■ **STATED TASK**: Convert the lines of the items below into a JSON list of strings, one string per line, starting with the line that contains "What measure of" and going on through the end of the items, with blank lines omitted. Leave the pictures out of the list.

--- begin LISTED ENTRIES ---

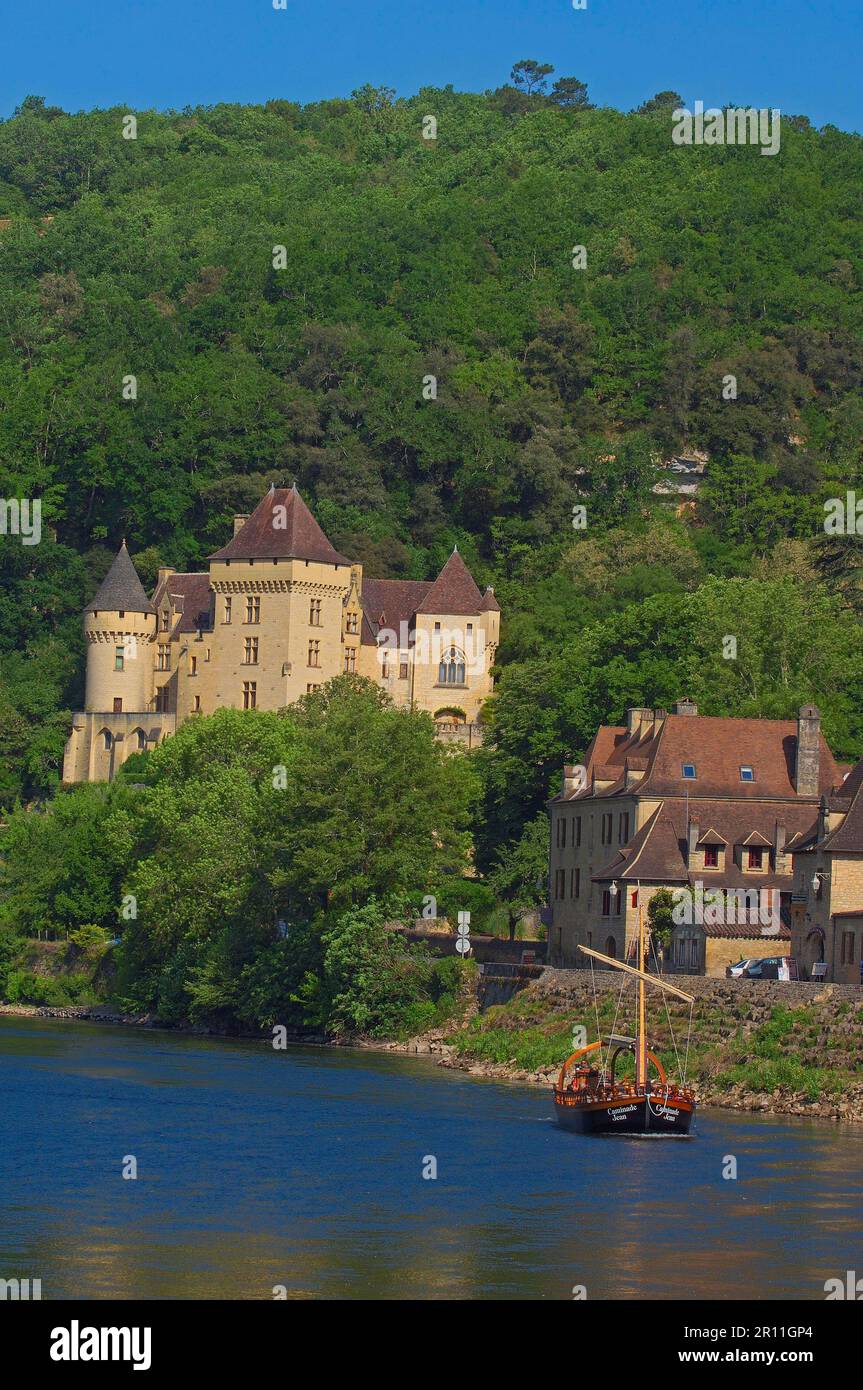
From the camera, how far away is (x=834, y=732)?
284 feet

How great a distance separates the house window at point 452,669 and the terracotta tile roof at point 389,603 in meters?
3.04

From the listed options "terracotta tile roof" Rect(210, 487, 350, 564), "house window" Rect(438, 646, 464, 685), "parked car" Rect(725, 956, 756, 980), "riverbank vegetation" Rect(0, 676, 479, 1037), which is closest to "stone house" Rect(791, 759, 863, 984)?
"parked car" Rect(725, 956, 756, 980)

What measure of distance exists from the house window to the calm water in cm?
6362

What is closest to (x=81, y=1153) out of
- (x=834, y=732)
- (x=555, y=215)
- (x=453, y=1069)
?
(x=453, y=1069)

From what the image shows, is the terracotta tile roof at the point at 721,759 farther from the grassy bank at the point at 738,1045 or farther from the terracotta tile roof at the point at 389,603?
the terracotta tile roof at the point at 389,603

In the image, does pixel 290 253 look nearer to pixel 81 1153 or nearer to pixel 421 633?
pixel 421 633

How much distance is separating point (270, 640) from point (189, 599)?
9.71 metres

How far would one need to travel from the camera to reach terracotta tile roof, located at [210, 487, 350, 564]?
4919 inches

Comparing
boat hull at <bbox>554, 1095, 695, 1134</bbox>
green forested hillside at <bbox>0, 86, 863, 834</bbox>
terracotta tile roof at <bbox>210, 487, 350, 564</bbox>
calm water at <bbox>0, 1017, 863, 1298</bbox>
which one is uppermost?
green forested hillside at <bbox>0, 86, 863, 834</bbox>

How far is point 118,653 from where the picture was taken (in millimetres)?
130125

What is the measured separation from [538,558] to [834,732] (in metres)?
59.4

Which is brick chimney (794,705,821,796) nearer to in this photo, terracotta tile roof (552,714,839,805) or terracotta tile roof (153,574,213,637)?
terracotta tile roof (552,714,839,805)

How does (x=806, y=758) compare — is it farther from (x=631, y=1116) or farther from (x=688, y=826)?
(x=631, y=1116)

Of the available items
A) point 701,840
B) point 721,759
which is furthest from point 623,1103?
point 721,759
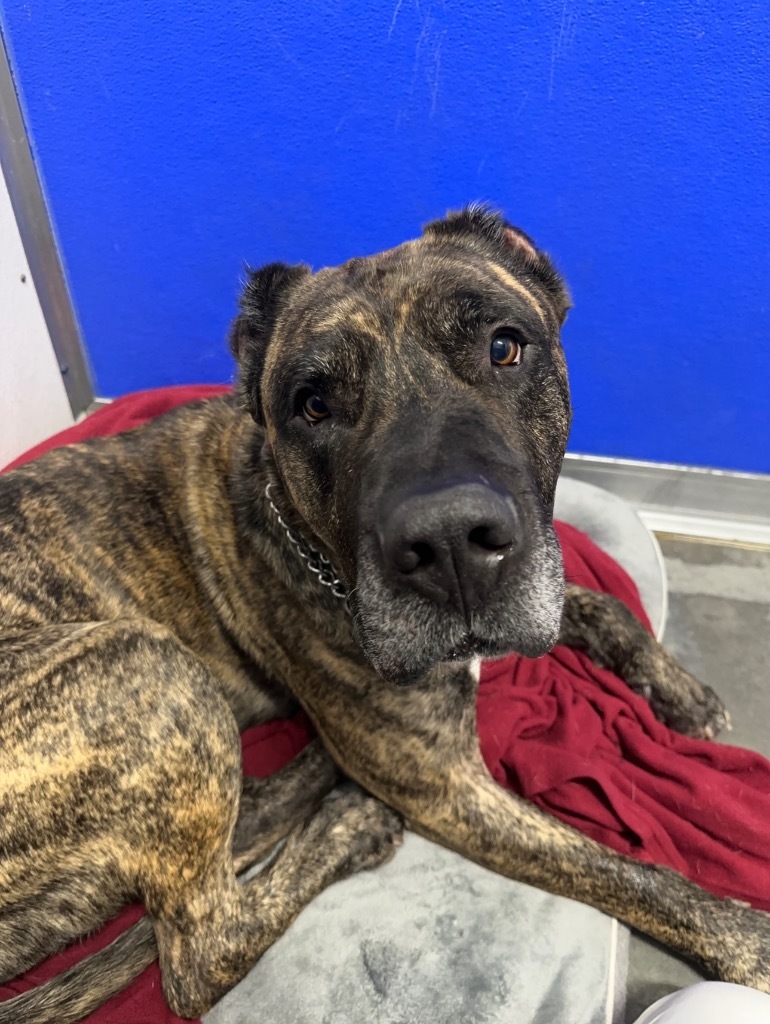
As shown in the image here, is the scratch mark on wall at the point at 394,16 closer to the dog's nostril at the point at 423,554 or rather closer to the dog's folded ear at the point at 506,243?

--- end LISTED ENTRIES ---

■ **OUTPUT FOR THIS TASK**:
[
  "What measure of distance exists from the house window to the calm water in cm?",
  "6362",
  "What is closest to (x=81, y=1153) out of",
  "- (x=834, y=732)",
  "- (x=555, y=215)",
  "- (x=453, y=1069)",
  "?",
  "(x=453, y=1069)",
  "From what the image shows, is the terracotta tile roof at the point at 721,759 farther from the grassy bank at the point at 738,1045 or farther from the terracotta tile roof at the point at 389,603?",
  "the terracotta tile roof at the point at 389,603",
  "In the image, does pixel 290 253 look nearer to pixel 81 1153 or nearer to pixel 421 633?",
  "pixel 421 633",
  "How much distance is separating point (270, 640) from point (189, 599)?",
  "9.71 metres",
  "How far would one need to travel from the camera to reach terracotta tile roof, located at [210, 487, 350, 564]?",
  "4919 inches",
  "Comparing",
  "boat hull at <bbox>554, 1095, 695, 1134</bbox>",
  "green forested hillside at <bbox>0, 86, 863, 834</bbox>",
  "terracotta tile roof at <bbox>210, 487, 350, 564</bbox>",
  "calm water at <bbox>0, 1017, 863, 1298</bbox>",
  "which one is uppermost?",
  "green forested hillside at <bbox>0, 86, 863, 834</bbox>",
  "How far is point 118,653 from where the picture was taken (in millimetres)?",
  "130125",
  "What is the measured separation from [538,558] to [834,732] (in metres)?",
  "59.4",
  "Which is brick chimney (794,705,821,796) nearer to in this photo, terracotta tile roof (552,714,839,805) or terracotta tile roof (153,574,213,637)?",
  "terracotta tile roof (552,714,839,805)",
  "How does (x=806, y=758) compare — is it farther from (x=631, y=1116) or farther from (x=688, y=826)?",
  "(x=631, y=1116)",
  "Of the available items",
  "A) point 701,840",
  "B) point 721,759",
  "which is furthest from point 623,1103?",
  "point 721,759",
  "As shown in the image here, is the scratch mark on wall at the point at 394,16 closer to the dog's nostril at the point at 423,554 or rather closer to the dog's folded ear at the point at 506,243?"
]